PROBLEM REQUIREMENTS
What is needed here is every line of the records that includes "site".

DATA PROVIDED section start

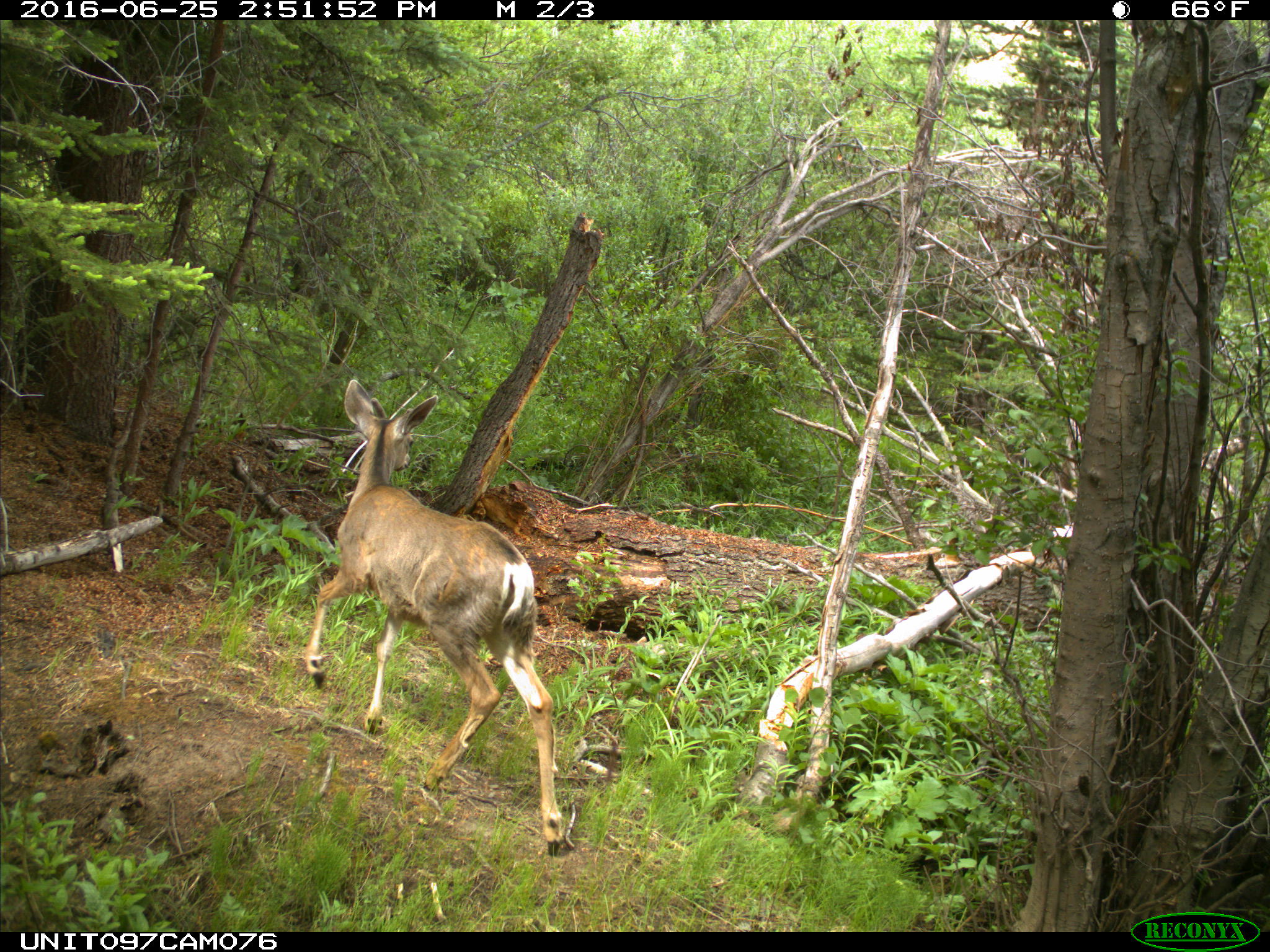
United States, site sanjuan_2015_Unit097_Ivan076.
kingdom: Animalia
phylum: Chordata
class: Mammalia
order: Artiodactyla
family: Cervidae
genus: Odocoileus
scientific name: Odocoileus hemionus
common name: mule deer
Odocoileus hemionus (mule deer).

DATA PROVIDED section end
DATA PROVIDED section start

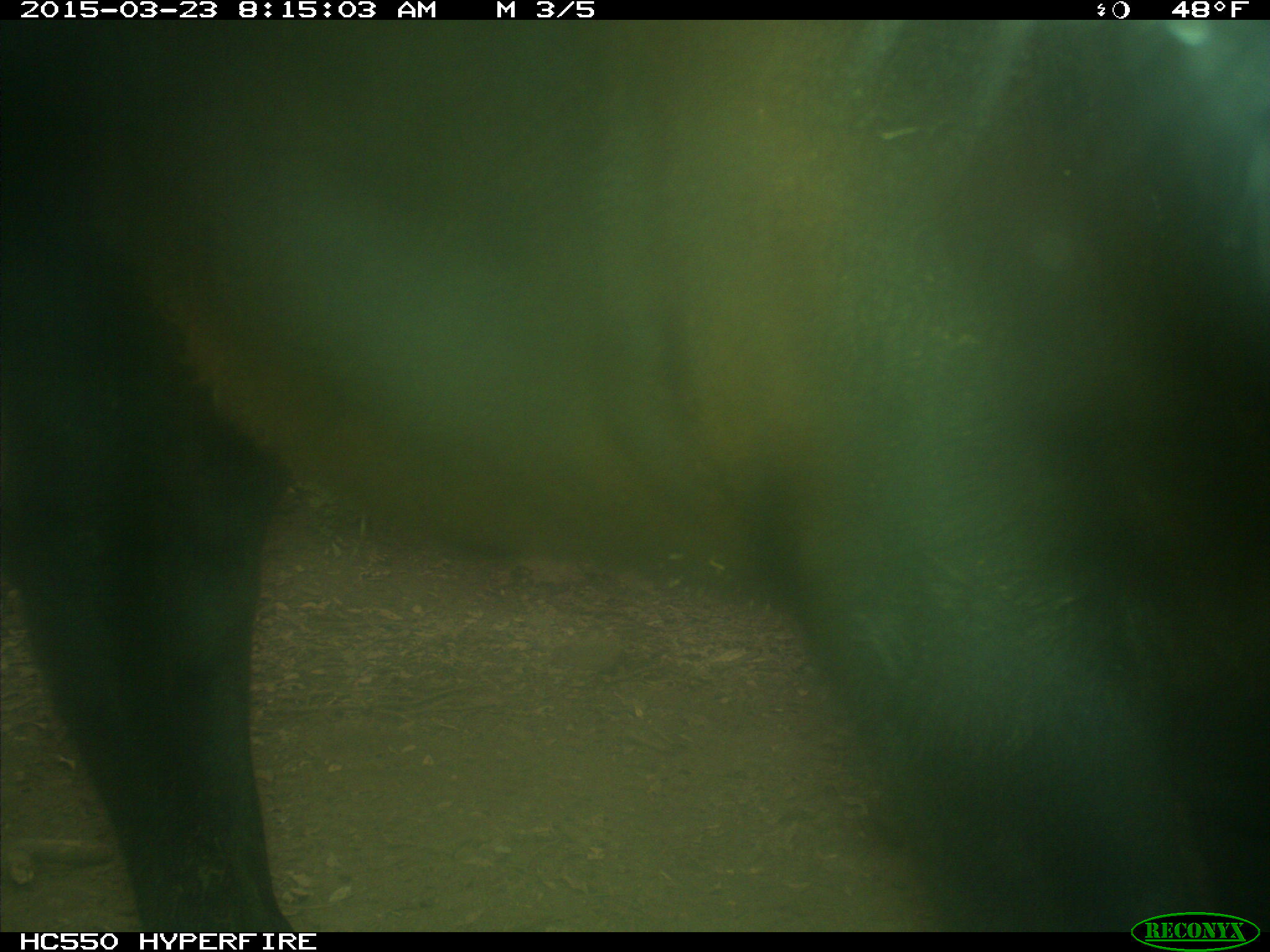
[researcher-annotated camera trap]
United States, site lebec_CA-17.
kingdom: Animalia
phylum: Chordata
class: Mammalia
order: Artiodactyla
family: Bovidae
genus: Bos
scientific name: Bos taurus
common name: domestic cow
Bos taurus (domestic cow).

DATA PROVIDED section end

TASK OUTPUT
United States, site sanjuan_2015_Unit097_Ivan076.
United States, site lebec_CA-17.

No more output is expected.